I have been a little critical of the "MLS 24 Under 24." It is still so early in the player's careers and so much can change. For evidence, look no further than last year's winner Darren Mattocks, who has fallen completely out of favor with Vancouver. Naturally, as one does, I voiced my skepticism over Twitter:
"24 under 24 is like looking at a "power ranking" 5 games into the year. Fun, but hopelessly futile."
Andrew Wiebe of mlssoccer.com responded and offered to send me a ballot. "Hopelessly futile" challenge accepted.
I am a little familiar with the ballot after seeing Matt Tomaszewicz aka "The Shin Guardian" post his ballot on his website. Finding a consistent approach to grading players is the hardest thing. Contrary to its intention, I actually think the rubric makes the process harder rather than easier (see Criticism). There are five categories you must grade each player on from 1-20 (why 1-20?): Technical, Tactical, Physical, Personality, Potential. Not wanting to get bogged down with this process just yet, I instead "force ranked" my top 24 and, only after doing this, assigned point totals. I assume the majority of media members who filled this out did the same.
In my opinion, the two questions that really matter in this exercise are "how good is this player now?" and "how good could this player become?" I am a stats guy so, to answer the question of how good each player is now, I started with each player's statistical profile, courtesy of whoscored.com and squawka.com. Context is key when looking at statistics, so every player's profile is compared against: other players at their position around the league, other players at their position in 24 Under 24, other players at their position on their own team.
Figuring out the potential of each player is obviously a much more subjective process. Most players on the list I have only seen play 5-15 times, limiting my ability to pass any sort of conclusive judgement. Large factors in determining potential are a player's physical capability and their age/how much time they have spent in MLS.
Once force-ranked, coming up with the point total for each player is fairly difficult. The Personality category immediately jumps out as problematic: who cares if you're a nice guy or a jerk, as long as you play well and make your team better? Further, while I have biases and might be able to guess what type of personality a player has, I really do not know them well enough to have an informed opinion. I am sure this goes for most media members as well. I basically punted and gave everyone a "10".

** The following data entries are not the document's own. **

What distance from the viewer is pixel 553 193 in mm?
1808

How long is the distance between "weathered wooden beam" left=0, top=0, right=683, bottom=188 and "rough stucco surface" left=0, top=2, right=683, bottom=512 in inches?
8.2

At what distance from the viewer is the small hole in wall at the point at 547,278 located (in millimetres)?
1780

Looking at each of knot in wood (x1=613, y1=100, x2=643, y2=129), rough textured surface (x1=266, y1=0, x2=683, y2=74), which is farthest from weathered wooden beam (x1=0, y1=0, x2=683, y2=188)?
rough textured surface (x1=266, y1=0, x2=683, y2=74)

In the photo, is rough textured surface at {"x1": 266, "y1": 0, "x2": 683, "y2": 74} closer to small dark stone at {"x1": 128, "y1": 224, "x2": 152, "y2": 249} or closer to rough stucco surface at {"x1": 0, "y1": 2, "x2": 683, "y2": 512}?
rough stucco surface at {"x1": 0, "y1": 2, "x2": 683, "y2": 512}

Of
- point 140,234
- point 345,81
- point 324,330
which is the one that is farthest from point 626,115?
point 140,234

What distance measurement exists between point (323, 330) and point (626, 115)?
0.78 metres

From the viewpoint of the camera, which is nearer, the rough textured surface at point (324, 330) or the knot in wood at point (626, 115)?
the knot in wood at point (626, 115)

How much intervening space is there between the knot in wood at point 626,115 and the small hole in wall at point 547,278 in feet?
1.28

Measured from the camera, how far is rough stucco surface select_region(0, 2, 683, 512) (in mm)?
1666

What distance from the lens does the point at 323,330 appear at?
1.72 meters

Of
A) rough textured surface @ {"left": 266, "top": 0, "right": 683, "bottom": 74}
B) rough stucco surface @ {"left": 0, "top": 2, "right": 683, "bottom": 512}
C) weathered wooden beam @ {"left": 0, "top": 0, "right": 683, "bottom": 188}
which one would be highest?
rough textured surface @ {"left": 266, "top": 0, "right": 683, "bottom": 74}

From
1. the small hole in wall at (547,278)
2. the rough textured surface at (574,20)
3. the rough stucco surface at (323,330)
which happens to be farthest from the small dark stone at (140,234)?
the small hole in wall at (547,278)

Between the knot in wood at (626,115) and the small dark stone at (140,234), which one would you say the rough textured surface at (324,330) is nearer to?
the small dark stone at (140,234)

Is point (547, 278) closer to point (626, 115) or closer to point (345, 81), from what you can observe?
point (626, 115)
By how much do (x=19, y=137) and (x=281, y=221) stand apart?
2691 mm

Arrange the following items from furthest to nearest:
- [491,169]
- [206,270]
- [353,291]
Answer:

To further simplify matters, I took Technical and Tactical to represent how good the player is now and Physical and Potential to represent how good this player could become. As such, a player's score was the same across each set of categories.
The grading rubric is unnecessarily complex and, in my opinion, distorts the voting process. A player's personality counts just as much as their technical ability or potential? It does not make sense. But the real problem is the variance in point totals. The range in my point total was 14 (between 74 and 60) across 24 players, less than a point difference between each ranking. Looking at the only other public ballot (that I could find), Matt Tomaszewicz had the exact same range of 14 (between 72 and 58), though he somehow scored 25 players (?).
The problem is best exemplified by a player like Shane O'Neill, who was ranked #3 by Matt and just outside the 24 by me. Under the current methodology, combining our two ballots, O'Neill would actually slide all the way to #20. Harsh. The problem with the current methodology is that instead of measuring variance of opinion, it ends up measuring variance of methodology. The easy solution is to do a more traditional (i.e. Heisman, MVP, etc.) style where #1 gets 24 points, #2 gets 23 points, #3 gets 22 points.... #24 gets 1 point.